# Improving indirect cooking on the 18.5 Weber Kettle



## tropics (Jan 13, 2017)

Thank You lamar for this idea, http://www.smokingmeatforums.com/t/254719/improving-indirect-cooking-on-the-22-5-weber#post_1650276

I used it yesterday to cook a prime Rib.http://www.smokingmeatforums.com/t/257171/prime-rib-its-whats-for-dinner#post_1653872

Here are some pics this is easy to make

16" Pizza pan and a cheap tin dish from the dollar store.
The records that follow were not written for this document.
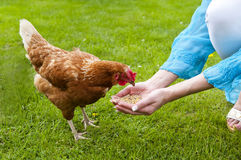 Chicken picking Royalty Free Stock Photography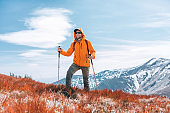 Dressed bright orange jacket backpacker walking by red blueberry field using trekking poles with mountain range background, Slovakia. Active people and European mountain hiking tourism concept image.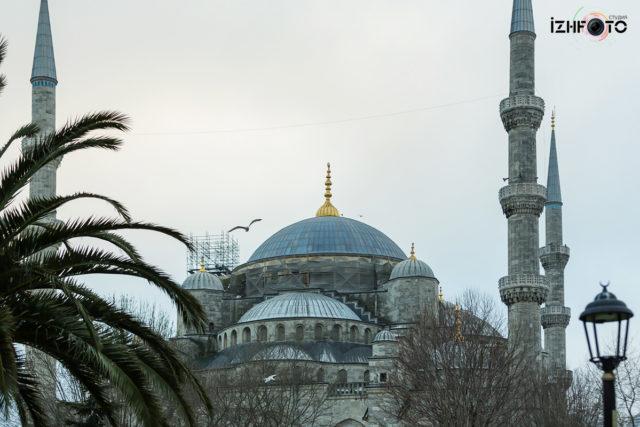 Голубая мечеть Стамбул Фото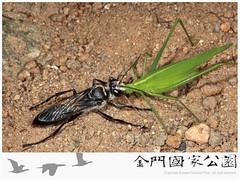 黑細腰蜂-02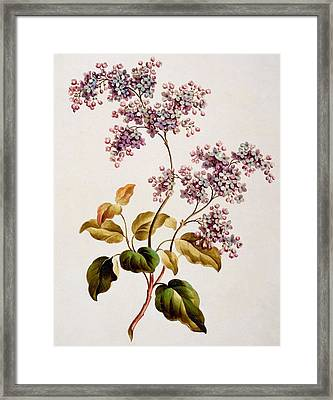 Scotch Lilac, Published 1793 Framed Print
The left top side needed a trim













100_5111.JPG



__ tropics
__ Jan 13, 2017






Trimmed and ready 













100_5181.JPG



__ tropics
__ Jan 13, 2017






I started this burn with 6 briqs 4 Cotton balls and a spray of oil













100_5163.JPG



__ tropics
__ Jan 13, 2017






Took 20 minutes to get these going good,added a double row of coals













100_5169.JPG



__ tropics
__ Jan 13, 2017






20 minutes late it was ready to cook held 250 degrees for most of the cook













100_5172.JPG



__ tropics
__ Jan 13, 2017






Closed all the vents to snuff it out,don't know how long it took













100_5173.JPG



__ tropics
__ Jan 13, 2017






Still had charcoal un burnt this morning I think I only used about 3 dozen briqs













100_5182.JPG



__ tropics
__ Jan 13, 2017






Thanks again Lamar

Richie


----------



## SmokinAl (Jan 13, 2017)

I didn't realize that that was the setup you used for the PR.
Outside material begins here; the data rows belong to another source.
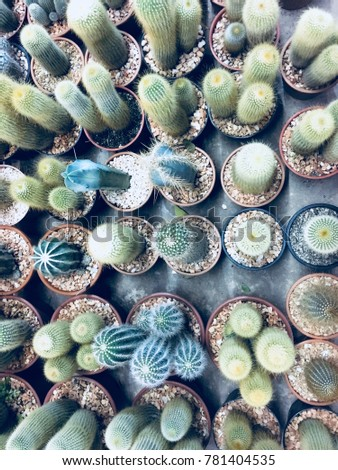 Variety of Cactus. Sharp pointed agave plant leaves.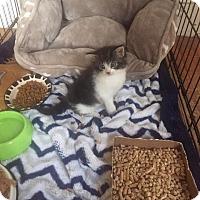Adopt A Pet :: Odell - Hamden, CT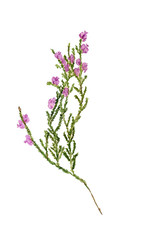 Twig of heather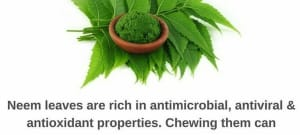 Neem Benefits And Its Side Effects   Lybrate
I remember seeing the thread on this and I'm glad to hear it works so well.

Al


----------



## tropics (Jan 13, 2017)

SmokinAl said:


> I didn't realize that that was the setup you used for the PR.
> 
> I remember seeing the thread on this and I'm glad to hear it works so well.
> 
> Al


Al I am really excited about this,I may just load the thing with charcoal, and see how long it will burn.I used a BBQ stick as a gauge for the lower vent,next time will be a tooth pick.

Richie


----------



## lamar (Jan 14, 2017)

I'm glad you like it.  It sure works for me. I use it  with my rotisserie too.


----------



## wade (Jan 14, 2017)

That looks as if it worked very well. In a 22" Weber using just a snake arrangements of good quality briquettes I can get a 1.5 Kg (3.3 pound) load to give a stable cooking temperature of 225-230 F for over 8 hours. Using your arrangement in an 18" Weber this can probably be extended even further.

http://www.smokingmeatforums.com/t/171812/coconut-briquettes


----------



## cmayna (Jan 14, 2017)

Isn't this similar to the Slow N Sear by  Adrenaline Barbecue?     I have one and used it yesterday on a batch of wings with my 22" weber.


----------



## tropics (Jan 14, 2017)

Lamar said:


> I'm glad you like it. It sure works for me. I use it with my rotisserie too.


I thought about doing it that way

Richie


----------



## tropics (Jan 14, 2017)

Wade said:


> That looks as if it worked very well. In a 22" Weber using just a snake arrangements of good quality briquettes I can get a 1.5 Kg (3.3 pound) load to give a stable cooking temperature of 225-230 F for over 8 hours. Using your arrangement in an 18" Weber this can probably be extended even further.
> 
> http://www.smokingmeatforums.com/t/171812/coconut-briquettes


Wade I like it and I believe it will cook all day with one load

Richie


----------



## tropics (Jan 14, 2017)

cmayna said:


> Isn't this similar to the Slow N Sear by  Adrenaline Barbecue?     I have one and used it yesterday on a batch of wings with my 22" weber.


Craig it works the same less the water tray

Richie


----------



## lamar (Jan 14, 2017)

Richie,  when I use the rotisserie,  I replace the Weber dome thermometer with the meat probe on my 732,   After everything settles down,  I see the cooking grate within 3 degrees of the dome temp.   Pretty even temps I say.


----------



## tropics (Jan 14, 2017)

Lamar said:


> Richie, when I use the rotisserie, I replace the Weber dome thermometer with the meat probe on my 732, After everything settles down, I see the cooking grate within 3 degrees of the dome temp. Pretty even temps I say.


I replaced the dome thermometer with one I can check and it is right on

Thanks again going to warm up and melt this snow,I am going to do a burn without food LOL

Richie


----------